O Palácio do Planalto prepara para esta quinta-feira (8) uma solenidade para marcar o veto do presidente Luiz Inácio Lula da Silva ao projeto de lei que reduz penas de condenados pelos atos golpistas de 8 de janeiro de 2023, entre eles o ex-presidente Jair Bolsonaro.
A decisão de vetar o chamado PL da Dosimetria já havia sido tomada por Lula e foi revelada anteriormente. A escolha da data tem caráter simbólico, por marcar os três anos da invasão às sedes dos Três Poderes. O prazo legal para sanção ou veto termina apenas no dia 12 de janeiro, mas o presidente optou por antecipar o anúncio.
Inicialmente concebido como um ato de reafirmação democrática, o evento poderá incorporar também a defesa da soberania nacional, após o recente ataque dos Estados Unidos à Venezuela, segundo integrantes do governo.
A cerimônia está sendo organizada sob coordenação do ministro-chefe da Secretaria de Comunicação da Presidência, Sidônio Palmeira, e será transmitida em telão instalado em frente ao Palácio do Planalto.
Do lado de fora do Planalto, é prevista a realização de uma manifestação com o lema “sem anistia para golpistas”. Movimentos sociais, centrais sindicais, partidos políticos e as frentes Brasil Popular e Povo Sem Medo participam da mobilização.
O secretário-geral da Presidência, Guilherme Boulos, atua na articulação do ato. A expectativa é que Lula desça a rampa do Palácio no fim da tarde para se encontrar com os manifestantes, após a formalização do veto.

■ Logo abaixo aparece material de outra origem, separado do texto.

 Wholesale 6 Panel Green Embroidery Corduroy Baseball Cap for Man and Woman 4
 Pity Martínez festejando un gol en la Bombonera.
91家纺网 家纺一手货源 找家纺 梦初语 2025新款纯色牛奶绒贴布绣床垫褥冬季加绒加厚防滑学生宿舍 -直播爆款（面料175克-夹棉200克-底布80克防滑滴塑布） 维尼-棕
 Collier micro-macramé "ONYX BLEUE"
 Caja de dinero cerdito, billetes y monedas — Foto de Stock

No fim de dezembro, Lula já havia sinalizado publicamente que vetaria o projeto. Em conversa com jornalistas no dia 18, afirmou que a redução das penas enviaria um sinal negativo à sociedade.

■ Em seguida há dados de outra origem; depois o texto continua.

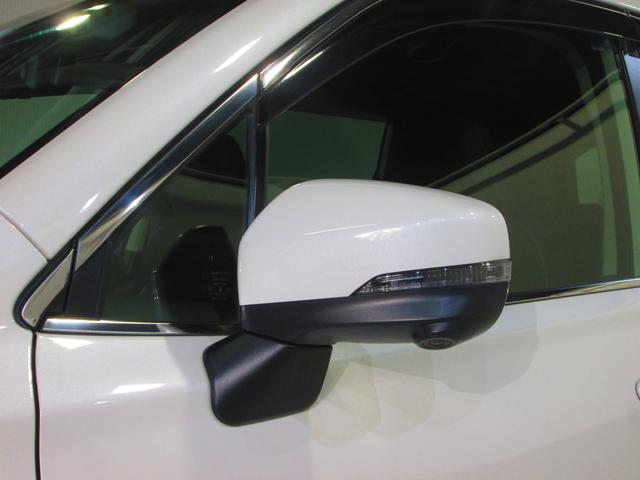 フォレスター Ｐｒｅｍｉｕｍ　ＥｙｅＳｉｇｈｔ搭載車　アイサイトＶｅｒ．３搭載車／Ｘ－ＭＯＤＥ搭載車／８型ビルトインナビ／シートヒーター／Ｆ・Ｓ・Ｒカメラ／ＥＴＣ２．０／パワーシート／スマートリヤビューミラー純正１８インチＡＷ／夏・冬タイヤ付（13枚目）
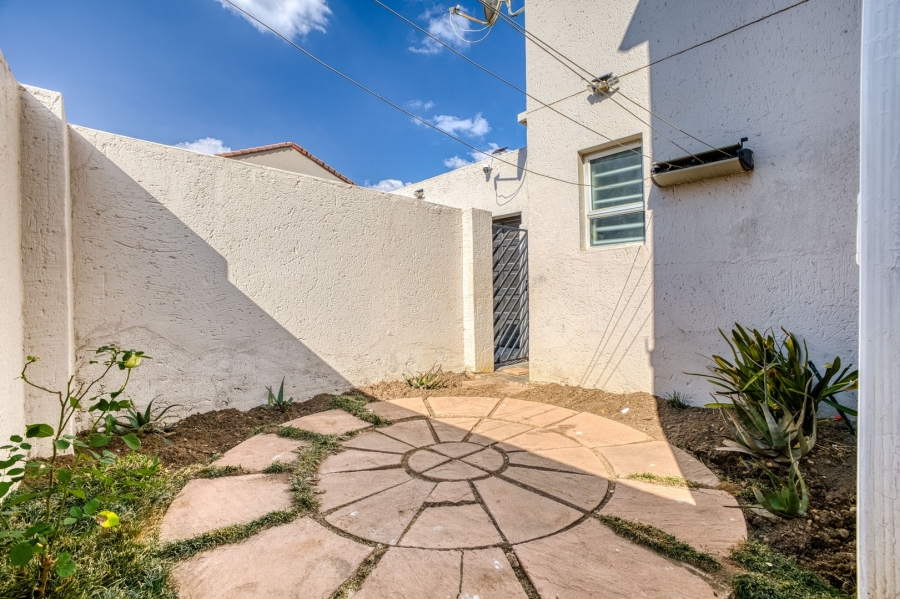To Let 3 Bedroom Property for Rent in Sunninghill Gauteng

“Tenho dito que as pessoas que atentaram contra a democracia brasileira precisam responder por seus atos. Ainda há julgamentos em andamento, e já se discute reduzir penas”, afirmou o presidente na ocasião.
O texto foi encaminhado ao Planalto no dia seguinte, após aprovação no Senado.
Nos bastidores do governo, houve debate sobre a conveniência de assinar o veto exatamente no dia 8 de janeiro. Parte dos aliados defendia que o ato fosse realizado ainda em dezembro ou adiado para sexta-feira (9), para evitar constrangimentos a parlamentares e reduzir resistências políticas.
Prevaleceu, no entanto, a avaliação de que o simbolismo da data fortalece a mensagem institucional do governo. Até o momento, Lula mantém a intenção de formalizar o veto na quinta-feira.
O PL da Dosimetria foi aprovado no Senado com apoio expressivo de partidos do centrão, inclusive legendas que ocupam ministérios no governo. O placar foi de 48 votos favoráveis e 25 contrários. Na Câmara, a proposta havia sido aprovada por 291 votos a 148.
Caso entrasse em vigor, o texto poderia reduzir significativamente o tempo de prisão em regime fechado de Bolsonaro, condenado a 27 anos e 3 meses. Pelos cálculos apresentados durante a tramitação, a pena poderia cair para algo entre pouco mais de dois anos e até quatro anos, a depender da interpretação do Supremo Tribunal Federal.
Antes mesmo da sanção presidencial, ministros do Supremo passaram a se manifestar de forma crítica sobre o projeto. Na véspera da votação final, o ministro Alexandre de Moraes afirmou que a redução de penas poderia estimular novos ataques à ordem democrática.
“Isso seria um recado à sociedade de que o Brasil tolera flertes contra a democracia”, disse o magistrado.